Uno to Wemos D1 mini serial RX TX

Hello all,
I have a Uno and a Wemos D1 mini. I want to send data serial from the Uno to the D1 mini. I can not get this to work.

I have this test sketch on the Uno - Transmitter(TX).

void setup() {
    Serial.begin(9600);
    Serial.println("Hello World!");
}
void loop() {
  }

and the D1 Mini -Receiver(RX)


#include <SoftwareSerial.h>
SoftwareSerial device(12,13);


void setup() {
    Serial.begin(9600);
  device.begin(9600);
}
void loop() {
   if (Serial.available() > 0) {
       device.println((char)Serial.read());
  }
}

I have also tried the RX(3) TX(1) pin directly. That did not work either. Where is my fault?
Cable UNO TX ---> D1 RX or 12 (with resistor 1K)
Cable UNO RX ---> D1 TX or 13 (with resistor 1K)

An Arduino Uno is a 5V device
An ESP8266 is a 3.3V device. It might be that your ESP8266 has been destroyed by the too high voltage.

Can you still upload new codeversions to the EPS8266?
A 1K-resistor is a rather poor solution to protect against to high voltages
You should use a voltage-level-shifter

if (Serial.available() > 0) {

there has to be at least a single byte inside the receive-buffer of the Wemos to make the if-condition true

If your Uno-code has nothing inside loop you just send one time "Hello World" and that's it.

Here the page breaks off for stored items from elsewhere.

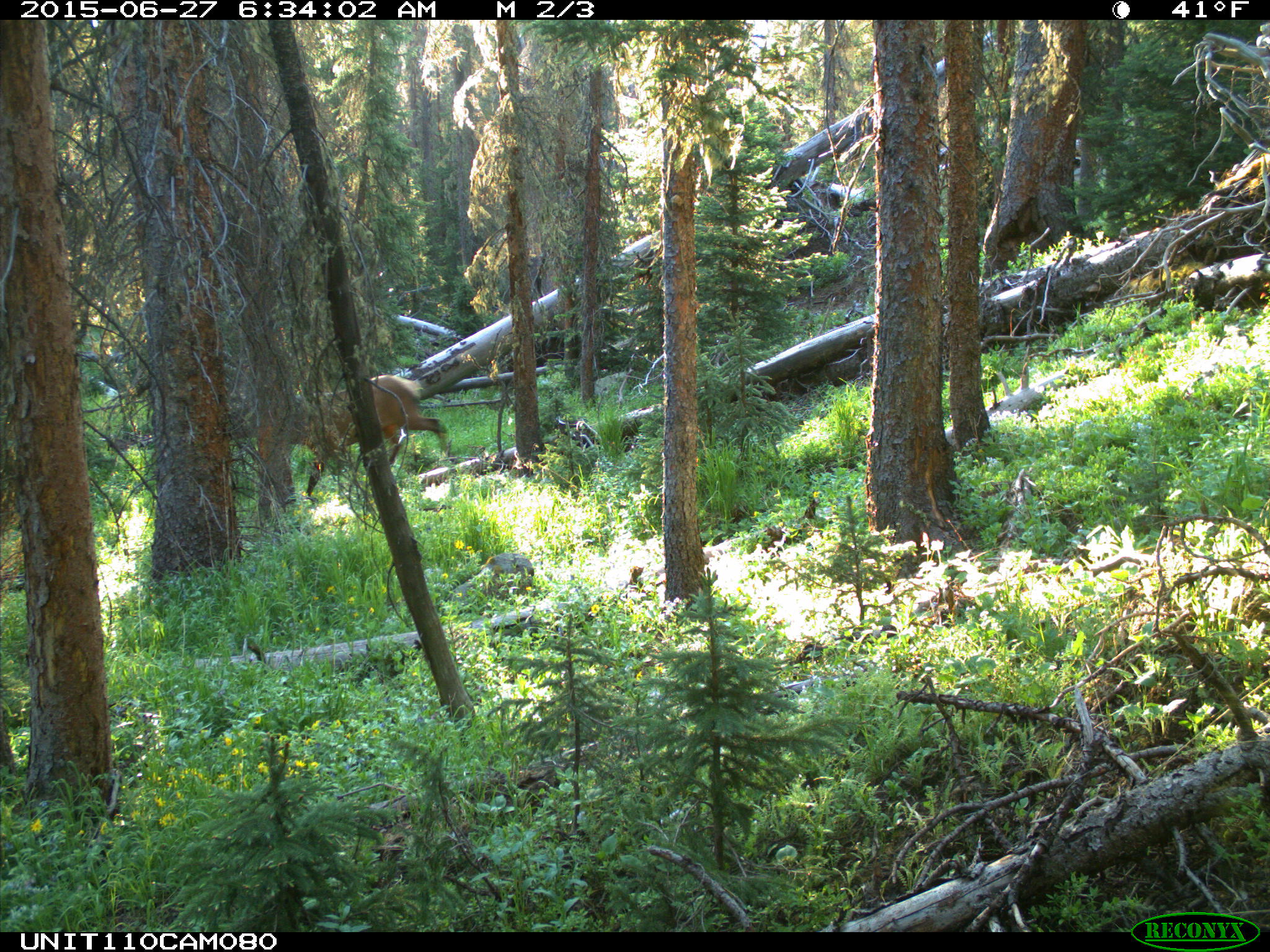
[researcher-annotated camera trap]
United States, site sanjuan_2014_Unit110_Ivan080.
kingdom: Animalia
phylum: Chordata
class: Mammalia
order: Artiodactyla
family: Cervidae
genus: Cervus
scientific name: Cervus elaphus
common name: red deer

You shouldn't use the RX/TX-pin on the uno for the serial monitor and for something else at the same time.

move in smaller steps.
write a program that uses software-serial on the arduino and let do this program send a short and fixed text over software-serial

Log what you send to software-serial to the serial-monitor (=hardware-serial too)

in the Wemos
Write a small testcode that does nothing more than listening to software-serial and prints the characters received over software-serial to the serial-monitor.

triple-check if you have connected Rx to Tx and Tx to Rx

best regards Stefan

You only send the serial message once, maybe it's gone before the D1 Mini has even started. If I were experimenting with something like this I'd have the message sent repeatedly, maybe once per second.

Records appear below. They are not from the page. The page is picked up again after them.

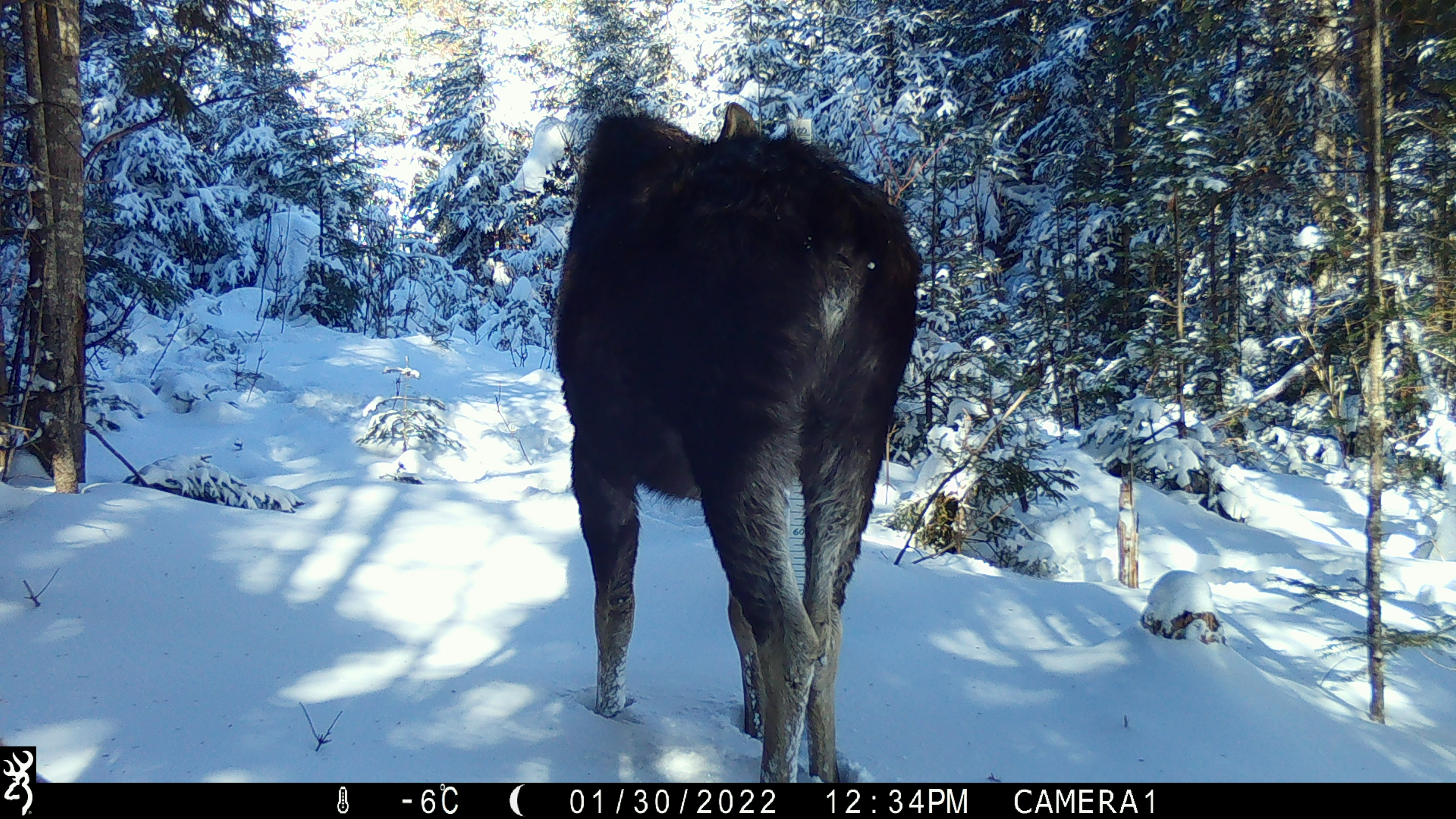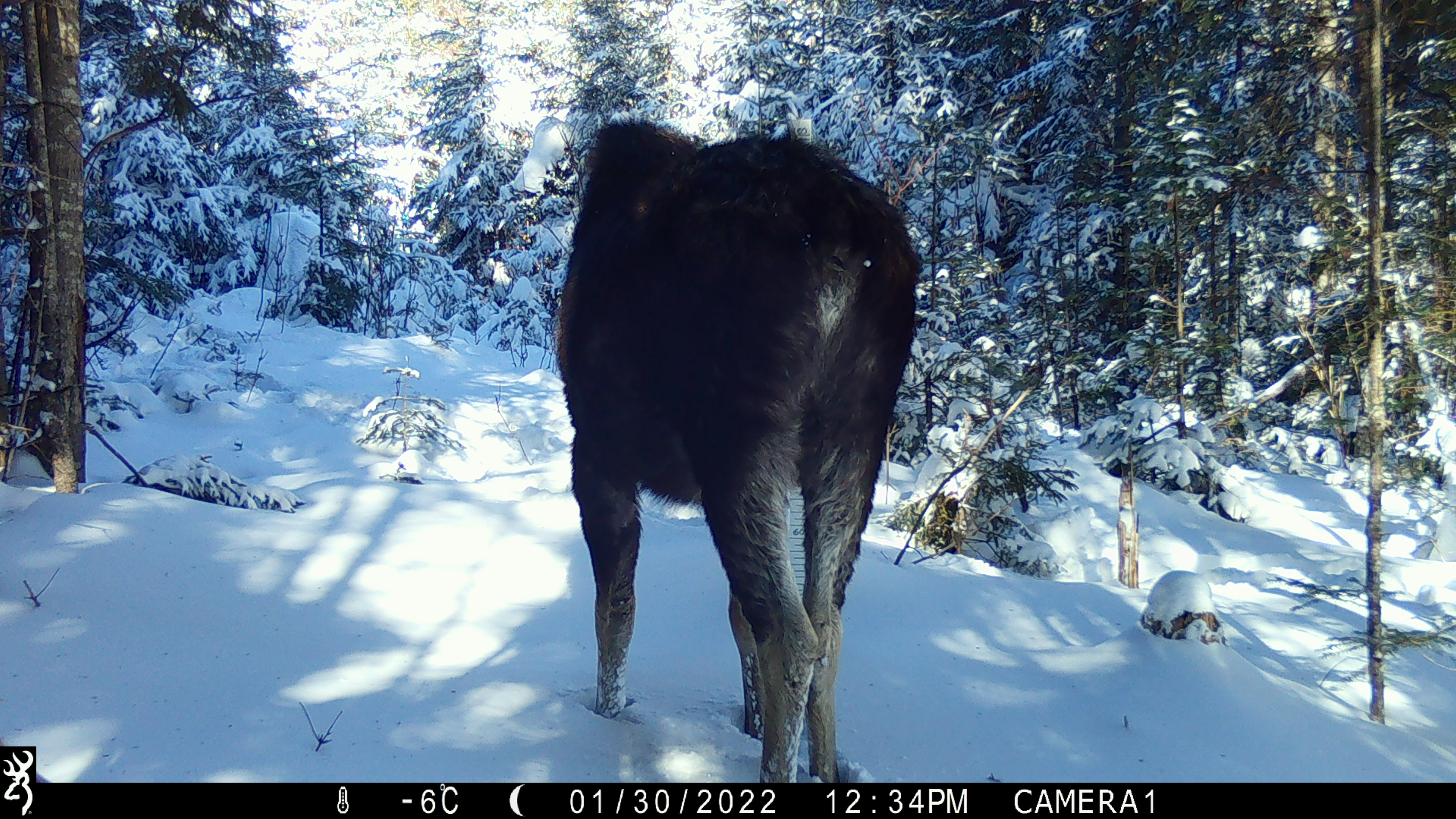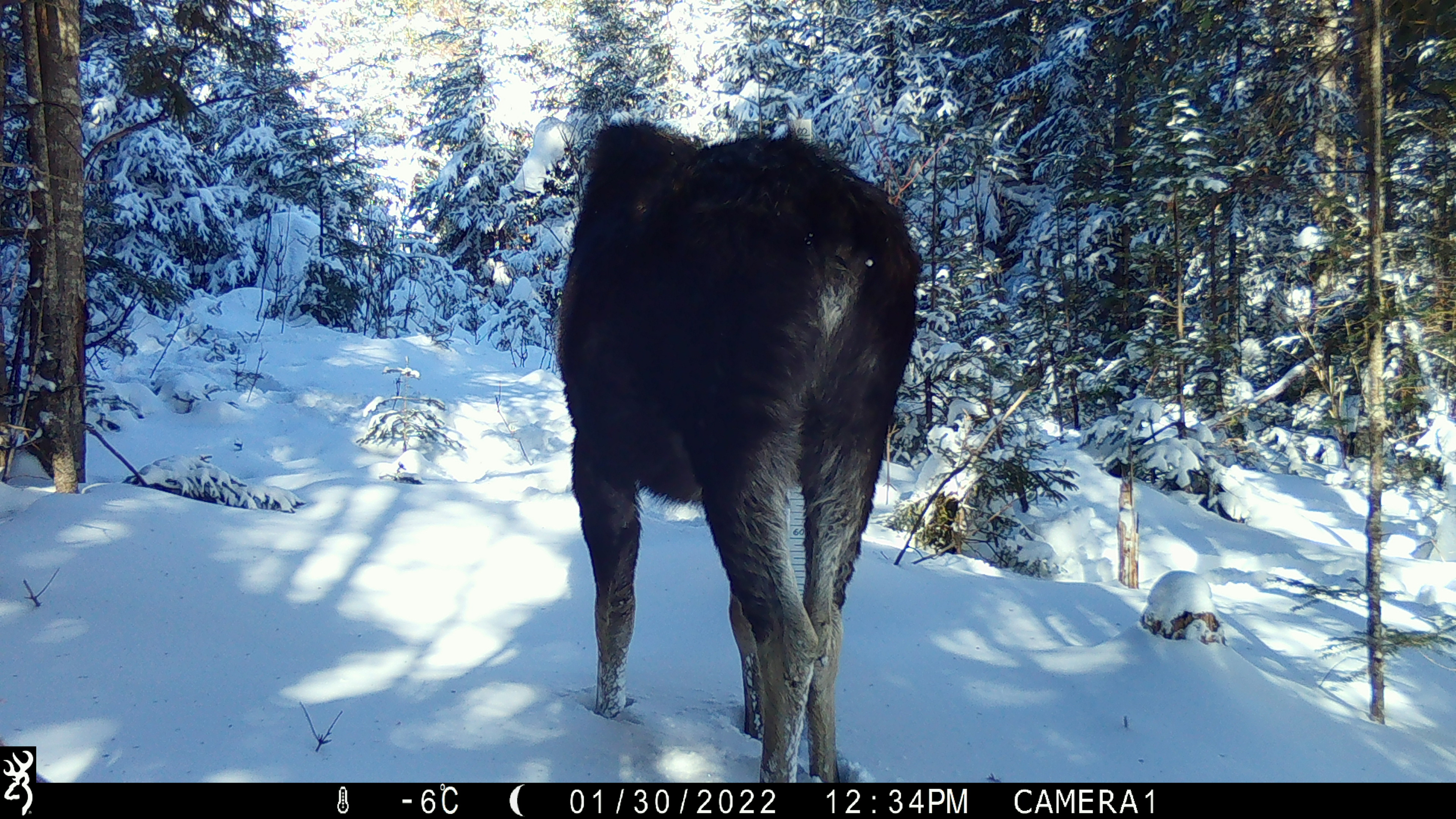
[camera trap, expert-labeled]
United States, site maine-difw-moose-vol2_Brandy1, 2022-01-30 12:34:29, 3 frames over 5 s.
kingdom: Animalia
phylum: Chordata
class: Mammalia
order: Artiodactyla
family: Cervidae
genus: Alces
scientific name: Alces alces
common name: moose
Moose (Alces alces).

If you have a resistor between the 2 boards I don't think you will have damaged the D1 Mini, but a potential divider would be much better.

I see no suggestion that you have connected the grounds.

Good point. Forgot about that. best regards Stefan

1 Like

Thanks for the answers. I thought for trying one resistor is enough. I will still order a voltage-level shifter.
I had "Hello World" also in the loop with a delay(2000). Nothing arrives at the D1.
With Ground without Ground. I have been trying for a few hours.
The UNO only gets power via USB cable from a power supply. The Wemos I have in the IDE on the serial monitor.
Do I have to define RX and TX on the Wemos? SoftwareSerial device(XX,XX)? Or do I just take the RX and TX pin directly?
schematic:
https://www.programmersought.com/article/76066329655/

What do you mean by that?

Have I understood correctly? You are trying to receive the data into the D1 Mini on software serial? Your code is reading the hardware serial port and printing it to software serial, which I think is the opposite of what you are trying to do.

At least that's what I plan to do :wink:

Then you it backwards. Read software serial and send to the serial monitor.

ok, I don't understand that right now.
Like in this example?
https://iot-guider.com/arduino/serial-communication-between-two-arduino-boards/

would that be correct for the sender? Otherwise, I still do not think I have understood.

Uno - Transmitter(TX).

void setup() {
    Serial.begin(9600);
    
}
void loop() {
//Serial.println("Hello World!"); 
Serial.write("Hello World!");  //Write to Serial
delay(2000)
  }

wemos RX:


int data; //Initialized variable to store recieved data

void setup() {
  //Serial Begin at 9600 Baud 
  Serial.begin(9600);

}

void loop() {
  data = Serial.read(); //Read the serial data and store it
Serial.print((char)data);
  delay(1000);
}

Typo not EPs826 but ESP8266. A Wemos D1 mini board is based on the microcontroller type ESP8266
And I was naming it with this name.
best regards Stefan

This is apparently due to the resistor. Without it the sketch from the first post works as I want it to. Then I will order a logic level converter.